En aquellas declaraciones mencionadas antes puede estar ya una de las claves de “Wagon master”: es puro “understatement“ fordiano, como decía Hitchcock a propósito de “The trouble with Harry”, y eso los ingleses lo captan mejor que nadie: ese humor irónico y surrealista, esa mirada privada y socarrona a su propia obra, ese ritmo despreocupado. Tienen en común ambas películas muchas cosas por cierto. Las dos se cuentan entre las preferidas por sus autores, no tienen estrellas, son relajadas y anecdóticas y fueron tomados erróneamente por divertimentos o caprichos entre grandes proyectos.
Me sorprende que de repente se haya caído en la cuenta de que John Ford es un revolucionario y además que haya pasado precisamente con un film que se mueve en el terreno que más tradicionalmente se ha asociado a su nombre. Yo no veo en “Wagon master” ni una sola novedad en el cine de Ford, ni en tono ni en estructura ni en punto de vista ni en nada, o mejor dicho: yo no veo más que la exuberante, originalísima e intransferible forma de hacer cine de un director que sigue siendo el mejor y más completo artista que ha dado este arte.
Que se vayan revalorizando sus obras con el tiempo sin caer en el juego de la balanza que tanto se ha utilizado para dar su justo sitio primero a sus obras tardías y luego a las intermedias me parece bien, pero estas “campañas” no acabo de entenderlas muy bien.
Wagon master” es puro Ford y al mismo tiempo un Ford que parece gustar especialmente (y a las pruebas me remito: el libro “About John Ford” de Anderson, las listas de favoritos y algunos artículos de los antes reseñados) a los que sospecho que molestan o aburren o incluso toman por caprichosas, algunas de las cosas que han quedado indeleblemente asociadas al nombre de John Ford o de otra manera no entiendo, admito que por probable miopía por mi parte, sus preferencias.
No hay héroes complejos (ni siquiera un protagonista, pues se reparte entre el discreto Ben Johnson y el siempre “straight edge” Ward Bond) no hay nostalgias de la vieja Eire, no hay resonancias del pasado (una sola escena, maravillosa, cuando Joanne Dru se aleja de Ben Johnson, no sin dudarlo, porque recuerda de repente qué le llevó a ser actriz de carromato y no vivir la vida que se le suponía; por lo demás el film está suspendido en el momento presente, nada parece realmente trascendente), ni hay “gestos patrióticos” (ni siquiera hay nación, es un territorio en buena medida aún virgen y la referencia bíblica a la "tierra prometida" enlaza el film con el poco epatante a estas alturas cine de Demille), ni - y es más grave porque pocos directores han sabido desarrollarlas tan bien sin resultar pedantes y grandilocuentes - política y épica.
Hay autores que, quitando todo lo "superfluo" - y considerando que para llegar a saber qué es exactamente prescindible, no querido o impuesto, deberíamos tener la suficiente certeza sobre sus íntimos pensamientos cinematográficos - cobran una dimensión mayor: fijándonos en sus obras más desdramatizadas, o en las que se pueda reducir a lo básico la injerencia de productores y actores, obviando bandas sonoras "superpuestas", depurando argumentos complacientes con la audiencia, buscando en suma una personalidad definida, un rigor.

MATERIAL PROPORCIONADO:
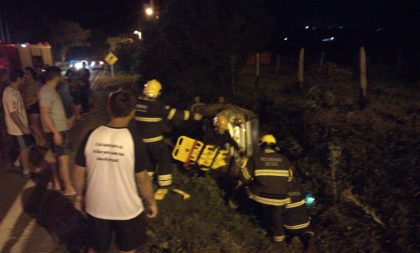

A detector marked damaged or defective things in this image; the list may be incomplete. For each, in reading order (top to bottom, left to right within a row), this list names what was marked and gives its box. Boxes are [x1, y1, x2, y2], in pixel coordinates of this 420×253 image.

overturned vehicle [171, 102, 260, 170]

ENUNCIADO DEL EJERCICIO: Copia literalmente el pasaje del texto sobre John Ford que va de "Que se vayan" a "entenderlas muy bien.". El listado no interviene en este ejercicio.

RESULTADO OBTENIDO:
Que se vayan revalorizando sus obras con el tiempo sin caer en el juego de la balanza que tanto se ha utilizado para dar su justo sitio primero a sus obras tardías y luego a las intermedias me parece bien, pero estas “campañas” no acabo de entenderlas muy bien.